_TRAVAIL À FAIRE_
1. Indiquez si chacune des affirmations suivantes concorde avec la discussion sur les MP3 et l'iPod : (a) les MP3 qui posent problème sont parfaitement lus par iTunes ; (b) la méthode décrite recommande de sauvegarder le fichier son avant toute manipulation ; (c) dans le second menu déroulant, il faut sélectionner « son vers wave ». Répondez par oui ou par non et citez à l'identique les mots décisifs.
2. Recopiez à l'identique, dans la discussion sur les MP3 et l'iPod, tout le passage depuis « ## iMax (29 » jusqu'à « marchera p'têt ? ».
3. Dans la discussion sur les MP3 et l'iPod, sur quelle commande du menu fichier de QuickTime faut-il cliquer ?

_TEXTE RETENU_
****

# MP3 non lu par mon iPod...



## iMax (29 Juin 2003)

Pourquoi certains MP3 ne sont-ils par lus par mon iPod alors qu'ils le sont parfaitement par iTunes ? A quoi est-ce du ? Est-il possible d'y remedier ?


----------



## alfred (29 Juin 2003)

c'est peut-être des mp3 quicktime ? si tu ouvres les infos, et choisis itunes pour les ouvrir, leurs icônes changeront et ca marchera p'têt ?


----------



## toast au foie gras (29 Juin 2003)

Helo! moi j'ai exactement le meme probleme...il s agit de fichiers audio mpeg..mais je sais pas comment les convertir en fichiers mp3 que mon ipod pourrait reconnaitre..si qqn connait un moyen....merci!

Camembert


----------



## alfred (30 Juin 2003)

avec quicktime (pro?). je n'ai pas de fichier audio mpeg, mais j'imagine que dans le menu sauver sous, ca doit pouvoir ce faire?


----------



## toast au foie gras (30 Juin 2003)

j ai trouve comment faire..alors d abord tu fais une sauvegarde de ton fichier son avant les manipulations..en cas d erreur t as ton fichier de base comme ca..apres tu ouvers ton fichier son copié avec quicktime, tu vas ds fichier et tu cliques sur extraire. ds le premier menu deroulant tu selectionne son vers wave et ds celui d en dessous reglages par defaut. apres tu cliques sur enregistrer..ton fichier wave va apparaitre sur ton bureau..pour autant que tu l aies sauvé sur ton bureau. bref..

****

_LIGNES DE DONNÉES_
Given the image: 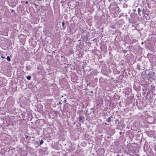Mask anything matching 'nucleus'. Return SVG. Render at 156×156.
Wrapping results in <instances>:
<instances>
[{"label": "nucleus", "instance_id": "nucleus-29", "mask_svg": "<svg viewBox=\"0 0 156 156\" xmlns=\"http://www.w3.org/2000/svg\"><path fill=\"white\" fill-rule=\"evenodd\" d=\"M1 57H2V58H5V57H3V56H1Z\"/></svg>", "mask_w": 156, "mask_h": 156}, {"label": "nucleus", "instance_id": "nucleus-23", "mask_svg": "<svg viewBox=\"0 0 156 156\" xmlns=\"http://www.w3.org/2000/svg\"><path fill=\"white\" fill-rule=\"evenodd\" d=\"M90 92L91 94L93 93V92L92 91H90Z\"/></svg>", "mask_w": 156, "mask_h": 156}, {"label": "nucleus", "instance_id": "nucleus-38", "mask_svg": "<svg viewBox=\"0 0 156 156\" xmlns=\"http://www.w3.org/2000/svg\"><path fill=\"white\" fill-rule=\"evenodd\" d=\"M154 94L156 95V93L155 94Z\"/></svg>", "mask_w": 156, "mask_h": 156}, {"label": "nucleus", "instance_id": "nucleus-11", "mask_svg": "<svg viewBox=\"0 0 156 156\" xmlns=\"http://www.w3.org/2000/svg\"><path fill=\"white\" fill-rule=\"evenodd\" d=\"M110 27L112 28H115V26L113 24H111L110 26Z\"/></svg>", "mask_w": 156, "mask_h": 156}, {"label": "nucleus", "instance_id": "nucleus-24", "mask_svg": "<svg viewBox=\"0 0 156 156\" xmlns=\"http://www.w3.org/2000/svg\"><path fill=\"white\" fill-rule=\"evenodd\" d=\"M25 3H26V4H27L28 3V2L27 1H26L25 2Z\"/></svg>", "mask_w": 156, "mask_h": 156}, {"label": "nucleus", "instance_id": "nucleus-16", "mask_svg": "<svg viewBox=\"0 0 156 156\" xmlns=\"http://www.w3.org/2000/svg\"><path fill=\"white\" fill-rule=\"evenodd\" d=\"M127 51L126 50H124L123 51V52H124V53H125Z\"/></svg>", "mask_w": 156, "mask_h": 156}, {"label": "nucleus", "instance_id": "nucleus-17", "mask_svg": "<svg viewBox=\"0 0 156 156\" xmlns=\"http://www.w3.org/2000/svg\"><path fill=\"white\" fill-rule=\"evenodd\" d=\"M66 102V98H65V100H64L63 102L65 103Z\"/></svg>", "mask_w": 156, "mask_h": 156}, {"label": "nucleus", "instance_id": "nucleus-9", "mask_svg": "<svg viewBox=\"0 0 156 156\" xmlns=\"http://www.w3.org/2000/svg\"><path fill=\"white\" fill-rule=\"evenodd\" d=\"M25 137L26 138L27 140L28 138H29L30 139L31 138L30 136H29L27 135H25Z\"/></svg>", "mask_w": 156, "mask_h": 156}, {"label": "nucleus", "instance_id": "nucleus-28", "mask_svg": "<svg viewBox=\"0 0 156 156\" xmlns=\"http://www.w3.org/2000/svg\"><path fill=\"white\" fill-rule=\"evenodd\" d=\"M144 44V42H142V43H141V44Z\"/></svg>", "mask_w": 156, "mask_h": 156}, {"label": "nucleus", "instance_id": "nucleus-37", "mask_svg": "<svg viewBox=\"0 0 156 156\" xmlns=\"http://www.w3.org/2000/svg\"><path fill=\"white\" fill-rule=\"evenodd\" d=\"M98 8H100V7L99 6V7H98Z\"/></svg>", "mask_w": 156, "mask_h": 156}, {"label": "nucleus", "instance_id": "nucleus-20", "mask_svg": "<svg viewBox=\"0 0 156 156\" xmlns=\"http://www.w3.org/2000/svg\"><path fill=\"white\" fill-rule=\"evenodd\" d=\"M143 73H144V74H144V75L145 74H146V72H144L143 73H141V75H143Z\"/></svg>", "mask_w": 156, "mask_h": 156}, {"label": "nucleus", "instance_id": "nucleus-14", "mask_svg": "<svg viewBox=\"0 0 156 156\" xmlns=\"http://www.w3.org/2000/svg\"><path fill=\"white\" fill-rule=\"evenodd\" d=\"M44 143V141L42 140H41L40 142V144L41 145Z\"/></svg>", "mask_w": 156, "mask_h": 156}, {"label": "nucleus", "instance_id": "nucleus-25", "mask_svg": "<svg viewBox=\"0 0 156 156\" xmlns=\"http://www.w3.org/2000/svg\"><path fill=\"white\" fill-rule=\"evenodd\" d=\"M62 103L61 102H59V103H58V104H61Z\"/></svg>", "mask_w": 156, "mask_h": 156}, {"label": "nucleus", "instance_id": "nucleus-33", "mask_svg": "<svg viewBox=\"0 0 156 156\" xmlns=\"http://www.w3.org/2000/svg\"><path fill=\"white\" fill-rule=\"evenodd\" d=\"M103 73V74H104V75H106V74H105V73Z\"/></svg>", "mask_w": 156, "mask_h": 156}, {"label": "nucleus", "instance_id": "nucleus-30", "mask_svg": "<svg viewBox=\"0 0 156 156\" xmlns=\"http://www.w3.org/2000/svg\"><path fill=\"white\" fill-rule=\"evenodd\" d=\"M130 22L131 23H133V21H131V22Z\"/></svg>", "mask_w": 156, "mask_h": 156}, {"label": "nucleus", "instance_id": "nucleus-21", "mask_svg": "<svg viewBox=\"0 0 156 156\" xmlns=\"http://www.w3.org/2000/svg\"><path fill=\"white\" fill-rule=\"evenodd\" d=\"M115 7H116V8H119V7H118V6H117V5H115Z\"/></svg>", "mask_w": 156, "mask_h": 156}, {"label": "nucleus", "instance_id": "nucleus-36", "mask_svg": "<svg viewBox=\"0 0 156 156\" xmlns=\"http://www.w3.org/2000/svg\"><path fill=\"white\" fill-rule=\"evenodd\" d=\"M98 8H100V7L99 6V7H98Z\"/></svg>", "mask_w": 156, "mask_h": 156}, {"label": "nucleus", "instance_id": "nucleus-26", "mask_svg": "<svg viewBox=\"0 0 156 156\" xmlns=\"http://www.w3.org/2000/svg\"><path fill=\"white\" fill-rule=\"evenodd\" d=\"M133 11L134 12H135L136 11V9H133Z\"/></svg>", "mask_w": 156, "mask_h": 156}, {"label": "nucleus", "instance_id": "nucleus-7", "mask_svg": "<svg viewBox=\"0 0 156 156\" xmlns=\"http://www.w3.org/2000/svg\"><path fill=\"white\" fill-rule=\"evenodd\" d=\"M111 118H112V116H111V117H109L107 119H106V121L108 122H109L111 121Z\"/></svg>", "mask_w": 156, "mask_h": 156}, {"label": "nucleus", "instance_id": "nucleus-5", "mask_svg": "<svg viewBox=\"0 0 156 156\" xmlns=\"http://www.w3.org/2000/svg\"><path fill=\"white\" fill-rule=\"evenodd\" d=\"M128 7V5L125 2L123 4V8H126Z\"/></svg>", "mask_w": 156, "mask_h": 156}, {"label": "nucleus", "instance_id": "nucleus-4", "mask_svg": "<svg viewBox=\"0 0 156 156\" xmlns=\"http://www.w3.org/2000/svg\"><path fill=\"white\" fill-rule=\"evenodd\" d=\"M16 3V2H12L10 4V6L12 7H14L15 6Z\"/></svg>", "mask_w": 156, "mask_h": 156}, {"label": "nucleus", "instance_id": "nucleus-1", "mask_svg": "<svg viewBox=\"0 0 156 156\" xmlns=\"http://www.w3.org/2000/svg\"><path fill=\"white\" fill-rule=\"evenodd\" d=\"M154 72L153 71H152V72H150L148 74H147L146 77L147 79L149 80L151 78L153 79V77L154 76Z\"/></svg>", "mask_w": 156, "mask_h": 156}, {"label": "nucleus", "instance_id": "nucleus-3", "mask_svg": "<svg viewBox=\"0 0 156 156\" xmlns=\"http://www.w3.org/2000/svg\"><path fill=\"white\" fill-rule=\"evenodd\" d=\"M79 121L83 122L84 121L85 118L83 116L81 115L79 117Z\"/></svg>", "mask_w": 156, "mask_h": 156}, {"label": "nucleus", "instance_id": "nucleus-6", "mask_svg": "<svg viewBox=\"0 0 156 156\" xmlns=\"http://www.w3.org/2000/svg\"><path fill=\"white\" fill-rule=\"evenodd\" d=\"M62 28L63 30L65 29L66 26H65V23L64 22H62Z\"/></svg>", "mask_w": 156, "mask_h": 156}, {"label": "nucleus", "instance_id": "nucleus-2", "mask_svg": "<svg viewBox=\"0 0 156 156\" xmlns=\"http://www.w3.org/2000/svg\"><path fill=\"white\" fill-rule=\"evenodd\" d=\"M70 105L66 103L64 105V110L66 112H68L69 111V107L70 106Z\"/></svg>", "mask_w": 156, "mask_h": 156}, {"label": "nucleus", "instance_id": "nucleus-31", "mask_svg": "<svg viewBox=\"0 0 156 156\" xmlns=\"http://www.w3.org/2000/svg\"><path fill=\"white\" fill-rule=\"evenodd\" d=\"M34 5H35V6H36H36L37 5H36V4H35Z\"/></svg>", "mask_w": 156, "mask_h": 156}, {"label": "nucleus", "instance_id": "nucleus-32", "mask_svg": "<svg viewBox=\"0 0 156 156\" xmlns=\"http://www.w3.org/2000/svg\"><path fill=\"white\" fill-rule=\"evenodd\" d=\"M125 1L127 2L128 0H124Z\"/></svg>", "mask_w": 156, "mask_h": 156}, {"label": "nucleus", "instance_id": "nucleus-19", "mask_svg": "<svg viewBox=\"0 0 156 156\" xmlns=\"http://www.w3.org/2000/svg\"><path fill=\"white\" fill-rule=\"evenodd\" d=\"M112 133H113V134L114 133H115V130L114 129H113L112 131Z\"/></svg>", "mask_w": 156, "mask_h": 156}, {"label": "nucleus", "instance_id": "nucleus-15", "mask_svg": "<svg viewBox=\"0 0 156 156\" xmlns=\"http://www.w3.org/2000/svg\"><path fill=\"white\" fill-rule=\"evenodd\" d=\"M76 5L75 6V7H76V5H78L79 4V2H76Z\"/></svg>", "mask_w": 156, "mask_h": 156}, {"label": "nucleus", "instance_id": "nucleus-18", "mask_svg": "<svg viewBox=\"0 0 156 156\" xmlns=\"http://www.w3.org/2000/svg\"><path fill=\"white\" fill-rule=\"evenodd\" d=\"M11 12H15V11L14 10H13V9H12L11 10Z\"/></svg>", "mask_w": 156, "mask_h": 156}, {"label": "nucleus", "instance_id": "nucleus-10", "mask_svg": "<svg viewBox=\"0 0 156 156\" xmlns=\"http://www.w3.org/2000/svg\"><path fill=\"white\" fill-rule=\"evenodd\" d=\"M150 87L151 88V90H154L155 89V87L154 85H151Z\"/></svg>", "mask_w": 156, "mask_h": 156}, {"label": "nucleus", "instance_id": "nucleus-8", "mask_svg": "<svg viewBox=\"0 0 156 156\" xmlns=\"http://www.w3.org/2000/svg\"><path fill=\"white\" fill-rule=\"evenodd\" d=\"M137 10L138 13V14L140 16L141 15V14L140 13L141 12V9L140 8H138L137 9Z\"/></svg>", "mask_w": 156, "mask_h": 156}, {"label": "nucleus", "instance_id": "nucleus-13", "mask_svg": "<svg viewBox=\"0 0 156 156\" xmlns=\"http://www.w3.org/2000/svg\"><path fill=\"white\" fill-rule=\"evenodd\" d=\"M27 80H30L31 78V76H27Z\"/></svg>", "mask_w": 156, "mask_h": 156}, {"label": "nucleus", "instance_id": "nucleus-22", "mask_svg": "<svg viewBox=\"0 0 156 156\" xmlns=\"http://www.w3.org/2000/svg\"><path fill=\"white\" fill-rule=\"evenodd\" d=\"M97 39L96 38H95L93 40V41H95Z\"/></svg>", "mask_w": 156, "mask_h": 156}, {"label": "nucleus", "instance_id": "nucleus-12", "mask_svg": "<svg viewBox=\"0 0 156 156\" xmlns=\"http://www.w3.org/2000/svg\"><path fill=\"white\" fill-rule=\"evenodd\" d=\"M6 59L8 61L10 62L11 61L10 57L9 56H8L6 58Z\"/></svg>", "mask_w": 156, "mask_h": 156}, {"label": "nucleus", "instance_id": "nucleus-27", "mask_svg": "<svg viewBox=\"0 0 156 156\" xmlns=\"http://www.w3.org/2000/svg\"><path fill=\"white\" fill-rule=\"evenodd\" d=\"M144 9H143V10H142V12H144Z\"/></svg>", "mask_w": 156, "mask_h": 156}, {"label": "nucleus", "instance_id": "nucleus-34", "mask_svg": "<svg viewBox=\"0 0 156 156\" xmlns=\"http://www.w3.org/2000/svg\"><path fill=\"white\" fill-rule=\"evenodd\" d=\"M119 154H117V156H119Z\"/></svg>", "mask_w": 156, "mask_h": 156}, {"label": "nucleus", "instance_id": "nucleus-35", "mask_svg": "<svg viewBox=\"0 0 156 156\" xmlns=\"http://www.w3.org/2000/svg\"><path fill=\"white\" fill-rule=\"evenodd\" d=\"M105 124H107V125L108 124L106 123H105Z\"/></svg>", "mask_w": 156, "mask_h": 156}]
</instances>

****

_CORRIGÉ DES EXERCICES_
1.
(a) Oui : « alors qu'ils le sont parfaitement par iTunes ».
(b) Oui : « tu fais une sauvegarde de ton fichier son avant les manipulations ».
(c) Non : « ds le premier menu deroulant tu selectionne son vers wave et ds celui d en dessous reglages par defaut ».

2.
## iMax (29 Juin 2003)

Pourquoi certains MP3 ne sont-ils par lus par mon iPod alors qu'ils le sont parfaitement par iTunes ? A quoi est-ce du ? Est-il possible d'y remedier ?


----------



## alfred (29 Juin 2003)

c'est peut-être des mp3 quicktime ? si tu ouvres les infos, et choisis itunes pour les ouvrir, leurs icônes changeront et ca marchera p'têt ?

3. Il faut cliquer sur « extraire ».